I found out tonight through my in-laws that my SIL now wants absolutely nothing to do with this baby boy, to the point of now giving him up for adoption or finding ways to terminate this late. She has been lashing out at my MIL and the rest of my husband's family.

Me and my other SIL have her entire baby shower planned in less than 3 weeks, a lot of people have bought off her registries including myself!

I have no idea what to do or say. I'm speechless.

I had slight GD when I found out I'm having another girl, but had no idea her form of GD was even possible.

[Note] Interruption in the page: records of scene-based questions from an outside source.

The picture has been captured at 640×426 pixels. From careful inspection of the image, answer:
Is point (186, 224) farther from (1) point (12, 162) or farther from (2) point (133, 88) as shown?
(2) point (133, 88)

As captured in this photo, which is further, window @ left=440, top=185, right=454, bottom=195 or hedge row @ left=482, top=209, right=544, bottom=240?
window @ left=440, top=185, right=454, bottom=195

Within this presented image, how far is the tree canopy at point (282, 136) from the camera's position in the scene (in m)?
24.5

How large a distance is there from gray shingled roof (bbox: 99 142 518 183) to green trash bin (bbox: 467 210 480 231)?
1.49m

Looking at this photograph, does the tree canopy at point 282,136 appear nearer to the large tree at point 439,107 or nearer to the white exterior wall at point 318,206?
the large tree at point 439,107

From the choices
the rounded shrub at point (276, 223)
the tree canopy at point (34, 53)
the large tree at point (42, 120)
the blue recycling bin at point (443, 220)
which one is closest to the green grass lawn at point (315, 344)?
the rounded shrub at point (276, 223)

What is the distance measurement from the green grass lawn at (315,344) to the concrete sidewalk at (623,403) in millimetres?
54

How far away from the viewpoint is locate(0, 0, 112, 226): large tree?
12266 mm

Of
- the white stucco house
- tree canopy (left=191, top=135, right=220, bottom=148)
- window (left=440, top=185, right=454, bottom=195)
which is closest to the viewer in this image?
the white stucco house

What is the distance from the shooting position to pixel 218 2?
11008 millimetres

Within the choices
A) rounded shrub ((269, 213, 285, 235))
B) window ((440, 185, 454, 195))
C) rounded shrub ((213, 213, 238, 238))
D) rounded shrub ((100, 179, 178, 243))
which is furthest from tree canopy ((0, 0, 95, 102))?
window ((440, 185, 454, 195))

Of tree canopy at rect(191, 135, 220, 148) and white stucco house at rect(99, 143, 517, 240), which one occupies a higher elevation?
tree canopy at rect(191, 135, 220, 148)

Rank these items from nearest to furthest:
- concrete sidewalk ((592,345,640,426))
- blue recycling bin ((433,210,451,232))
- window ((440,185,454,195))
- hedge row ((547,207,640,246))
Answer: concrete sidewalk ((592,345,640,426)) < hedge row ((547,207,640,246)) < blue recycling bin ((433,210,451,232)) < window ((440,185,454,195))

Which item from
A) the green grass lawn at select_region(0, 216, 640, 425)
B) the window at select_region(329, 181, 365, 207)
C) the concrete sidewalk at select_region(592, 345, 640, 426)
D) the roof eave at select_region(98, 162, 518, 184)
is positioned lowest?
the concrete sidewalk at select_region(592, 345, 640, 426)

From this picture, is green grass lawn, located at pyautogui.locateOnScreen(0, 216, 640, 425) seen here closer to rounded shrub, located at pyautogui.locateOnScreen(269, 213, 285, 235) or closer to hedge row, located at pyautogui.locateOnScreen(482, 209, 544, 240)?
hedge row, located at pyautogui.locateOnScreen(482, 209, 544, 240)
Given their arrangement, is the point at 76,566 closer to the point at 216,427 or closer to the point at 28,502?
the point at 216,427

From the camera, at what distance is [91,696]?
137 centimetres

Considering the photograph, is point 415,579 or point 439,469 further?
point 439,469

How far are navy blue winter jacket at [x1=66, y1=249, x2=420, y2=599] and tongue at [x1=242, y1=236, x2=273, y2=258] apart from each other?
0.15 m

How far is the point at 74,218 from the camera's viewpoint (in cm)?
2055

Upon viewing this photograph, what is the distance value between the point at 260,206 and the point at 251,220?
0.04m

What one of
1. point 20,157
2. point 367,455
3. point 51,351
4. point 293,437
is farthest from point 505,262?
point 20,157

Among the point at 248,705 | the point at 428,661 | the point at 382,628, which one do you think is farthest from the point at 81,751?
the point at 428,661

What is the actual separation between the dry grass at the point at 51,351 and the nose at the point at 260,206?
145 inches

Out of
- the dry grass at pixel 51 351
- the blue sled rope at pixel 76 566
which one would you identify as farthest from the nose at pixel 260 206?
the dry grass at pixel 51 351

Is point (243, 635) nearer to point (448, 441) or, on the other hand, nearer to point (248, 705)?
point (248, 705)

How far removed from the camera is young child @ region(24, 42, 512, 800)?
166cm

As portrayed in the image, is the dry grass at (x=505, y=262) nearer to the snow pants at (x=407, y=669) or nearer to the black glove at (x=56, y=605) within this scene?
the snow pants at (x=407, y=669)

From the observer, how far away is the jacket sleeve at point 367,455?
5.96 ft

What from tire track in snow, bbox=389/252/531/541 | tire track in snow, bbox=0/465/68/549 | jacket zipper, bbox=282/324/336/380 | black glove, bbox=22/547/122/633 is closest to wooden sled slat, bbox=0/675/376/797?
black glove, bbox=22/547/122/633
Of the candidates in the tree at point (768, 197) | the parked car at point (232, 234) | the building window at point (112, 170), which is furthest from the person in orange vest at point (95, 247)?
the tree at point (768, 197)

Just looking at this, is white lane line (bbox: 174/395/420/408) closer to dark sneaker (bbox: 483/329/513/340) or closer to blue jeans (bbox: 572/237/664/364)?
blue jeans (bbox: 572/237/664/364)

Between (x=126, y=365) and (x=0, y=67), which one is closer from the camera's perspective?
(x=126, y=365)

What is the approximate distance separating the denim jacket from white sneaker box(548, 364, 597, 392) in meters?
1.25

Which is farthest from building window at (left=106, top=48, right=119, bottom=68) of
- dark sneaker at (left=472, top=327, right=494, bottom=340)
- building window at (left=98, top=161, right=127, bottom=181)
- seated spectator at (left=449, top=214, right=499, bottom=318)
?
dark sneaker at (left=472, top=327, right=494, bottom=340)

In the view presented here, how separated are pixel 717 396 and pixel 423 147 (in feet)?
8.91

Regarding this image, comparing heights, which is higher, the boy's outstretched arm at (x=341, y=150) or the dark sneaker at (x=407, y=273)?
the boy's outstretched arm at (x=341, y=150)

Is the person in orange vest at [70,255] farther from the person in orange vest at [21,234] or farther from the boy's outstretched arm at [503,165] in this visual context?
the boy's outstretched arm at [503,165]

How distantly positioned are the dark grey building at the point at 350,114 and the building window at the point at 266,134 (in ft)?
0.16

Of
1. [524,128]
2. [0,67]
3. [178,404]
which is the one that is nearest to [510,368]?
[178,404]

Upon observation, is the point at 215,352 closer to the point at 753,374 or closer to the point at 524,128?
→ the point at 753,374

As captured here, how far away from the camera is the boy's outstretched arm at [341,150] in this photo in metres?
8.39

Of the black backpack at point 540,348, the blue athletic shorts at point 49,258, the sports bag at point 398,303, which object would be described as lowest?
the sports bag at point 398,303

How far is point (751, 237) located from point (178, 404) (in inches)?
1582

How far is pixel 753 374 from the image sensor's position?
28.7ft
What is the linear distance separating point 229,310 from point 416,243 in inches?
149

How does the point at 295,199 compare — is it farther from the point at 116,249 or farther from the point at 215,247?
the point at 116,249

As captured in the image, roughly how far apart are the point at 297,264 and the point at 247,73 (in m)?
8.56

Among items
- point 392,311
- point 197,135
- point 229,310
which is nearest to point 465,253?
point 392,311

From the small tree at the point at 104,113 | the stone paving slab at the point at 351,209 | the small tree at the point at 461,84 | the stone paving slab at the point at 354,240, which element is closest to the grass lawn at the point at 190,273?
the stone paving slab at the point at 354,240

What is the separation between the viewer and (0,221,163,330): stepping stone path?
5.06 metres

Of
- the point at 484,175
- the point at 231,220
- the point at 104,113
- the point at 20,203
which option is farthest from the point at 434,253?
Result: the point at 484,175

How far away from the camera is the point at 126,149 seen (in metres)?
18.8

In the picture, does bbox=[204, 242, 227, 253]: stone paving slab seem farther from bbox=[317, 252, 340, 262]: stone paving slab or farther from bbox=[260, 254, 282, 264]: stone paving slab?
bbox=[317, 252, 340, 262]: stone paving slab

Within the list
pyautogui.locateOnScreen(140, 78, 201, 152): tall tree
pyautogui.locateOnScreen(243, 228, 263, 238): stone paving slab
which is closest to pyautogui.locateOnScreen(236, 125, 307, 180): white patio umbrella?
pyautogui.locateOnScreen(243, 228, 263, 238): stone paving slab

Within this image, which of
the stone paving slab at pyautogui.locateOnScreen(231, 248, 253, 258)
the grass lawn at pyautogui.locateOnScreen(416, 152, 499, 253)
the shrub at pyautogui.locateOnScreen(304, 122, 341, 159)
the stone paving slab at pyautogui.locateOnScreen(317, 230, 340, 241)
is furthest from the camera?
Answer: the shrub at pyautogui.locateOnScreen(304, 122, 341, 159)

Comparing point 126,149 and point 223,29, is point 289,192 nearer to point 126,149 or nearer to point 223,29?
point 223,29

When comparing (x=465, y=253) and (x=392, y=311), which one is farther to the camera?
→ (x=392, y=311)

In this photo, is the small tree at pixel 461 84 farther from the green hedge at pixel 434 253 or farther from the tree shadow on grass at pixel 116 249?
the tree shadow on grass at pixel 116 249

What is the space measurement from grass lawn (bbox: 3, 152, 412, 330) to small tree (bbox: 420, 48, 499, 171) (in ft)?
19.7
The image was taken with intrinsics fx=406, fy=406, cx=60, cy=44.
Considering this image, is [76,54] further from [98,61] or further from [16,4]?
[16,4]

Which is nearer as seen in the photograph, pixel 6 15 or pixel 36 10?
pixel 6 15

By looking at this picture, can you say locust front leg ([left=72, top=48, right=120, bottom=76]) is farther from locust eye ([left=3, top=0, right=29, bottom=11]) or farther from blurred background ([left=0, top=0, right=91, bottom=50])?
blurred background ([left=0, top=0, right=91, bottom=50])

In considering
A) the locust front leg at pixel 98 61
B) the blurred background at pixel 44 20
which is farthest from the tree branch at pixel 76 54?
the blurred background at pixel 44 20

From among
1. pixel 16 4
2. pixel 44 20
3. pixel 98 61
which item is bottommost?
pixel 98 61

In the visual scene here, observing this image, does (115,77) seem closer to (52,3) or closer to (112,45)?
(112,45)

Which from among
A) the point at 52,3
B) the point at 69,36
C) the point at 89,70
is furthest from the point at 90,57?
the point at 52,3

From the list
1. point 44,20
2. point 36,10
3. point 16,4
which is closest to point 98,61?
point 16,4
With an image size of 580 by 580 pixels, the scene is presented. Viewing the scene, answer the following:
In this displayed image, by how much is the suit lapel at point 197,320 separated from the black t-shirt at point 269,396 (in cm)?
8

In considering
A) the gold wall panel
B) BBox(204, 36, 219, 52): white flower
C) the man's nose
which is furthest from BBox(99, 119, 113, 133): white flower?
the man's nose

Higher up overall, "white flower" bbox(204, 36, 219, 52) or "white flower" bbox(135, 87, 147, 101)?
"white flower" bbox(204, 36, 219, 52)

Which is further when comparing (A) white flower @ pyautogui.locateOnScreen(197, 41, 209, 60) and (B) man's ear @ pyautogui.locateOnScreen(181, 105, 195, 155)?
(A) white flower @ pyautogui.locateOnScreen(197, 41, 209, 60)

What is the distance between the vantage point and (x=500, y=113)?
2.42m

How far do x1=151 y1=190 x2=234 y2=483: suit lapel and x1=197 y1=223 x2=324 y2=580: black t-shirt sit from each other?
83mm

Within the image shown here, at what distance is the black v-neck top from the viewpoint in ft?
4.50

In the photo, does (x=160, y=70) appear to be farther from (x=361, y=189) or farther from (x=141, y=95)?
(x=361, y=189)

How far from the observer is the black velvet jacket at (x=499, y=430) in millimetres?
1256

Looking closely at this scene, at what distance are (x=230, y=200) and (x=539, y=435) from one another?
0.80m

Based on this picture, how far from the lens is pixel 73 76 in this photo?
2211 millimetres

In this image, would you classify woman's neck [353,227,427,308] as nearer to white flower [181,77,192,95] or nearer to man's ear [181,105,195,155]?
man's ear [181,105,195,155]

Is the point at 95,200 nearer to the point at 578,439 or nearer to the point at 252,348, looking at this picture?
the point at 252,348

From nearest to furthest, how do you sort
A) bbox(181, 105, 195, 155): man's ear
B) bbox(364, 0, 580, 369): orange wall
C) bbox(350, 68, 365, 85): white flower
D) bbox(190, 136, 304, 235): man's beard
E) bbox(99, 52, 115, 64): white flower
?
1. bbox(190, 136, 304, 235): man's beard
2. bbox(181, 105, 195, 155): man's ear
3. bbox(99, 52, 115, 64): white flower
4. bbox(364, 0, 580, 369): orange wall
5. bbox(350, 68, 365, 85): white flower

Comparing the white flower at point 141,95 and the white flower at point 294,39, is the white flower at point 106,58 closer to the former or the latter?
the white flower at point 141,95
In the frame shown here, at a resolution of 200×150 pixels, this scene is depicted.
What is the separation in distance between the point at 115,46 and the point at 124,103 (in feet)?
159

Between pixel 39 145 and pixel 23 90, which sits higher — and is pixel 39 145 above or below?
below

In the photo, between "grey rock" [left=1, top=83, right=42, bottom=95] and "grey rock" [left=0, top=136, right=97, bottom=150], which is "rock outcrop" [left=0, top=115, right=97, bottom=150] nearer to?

Help???? Any articles or references I can read and maybe send to her out of desperation?


----------



## Eleanor ace

Oh my gosh. Poor her, it must be awful to have GD so bad. I don't have any experience but I would just recommend being there for her, letting her talk and not judging her because I can imagine she really needs someone to be there or her right now. It sounds like she was building her hopes on this baby being a girl and now she has found out a boy all the negatives of the situation (not having a partner etc) have come crashing down on her and it must be so stressful. I'd say that unimportant things like a baby shower and gifts can wait, they can be cancelled and returned but how she's feeling can't and she needs support to get through this and maybe help making a decision. I hope it works out OK :hugs:


----------



## greats

Thank you for your reply! I took her out to dinner this evening, and she seemed to really enjoy herself. I hesitantly asked how she was feeling about everything and she said she has been slowly coming to terms with having another boy and has no intention to give him up for adoption. So hoping the next few weeks will give her the time she needs to come around with everything.


----------



## Eleanor ace

Aw she's lucky to have you as a SIL, I bet she really appreciates the support. It sounds like she reacted in shock and hopefully she'll come round and be happy soon :)


----------



## foxiechick1

Aw you sound like you've been amazingly supportive to her and well done that's exactly what she needs. Everything always seems a million times worse when were pregnant due to those crappy hormones! I'm glad she's coming to terms with it and I'm sure she'll still have her down days but with your support she'll get through it.


----------



## tinkerbelle93

Well done for being so supportive, I know a lot of people would be the complete opposite. I definitely think the gender disappointment is being fueled by all her other problems like the baby being unplanned in the first place, being on bad terms with the father ect.. Sounds like she is in a really bad place and the crushing GD has been the final straw. It's great she is coming round to it.


----------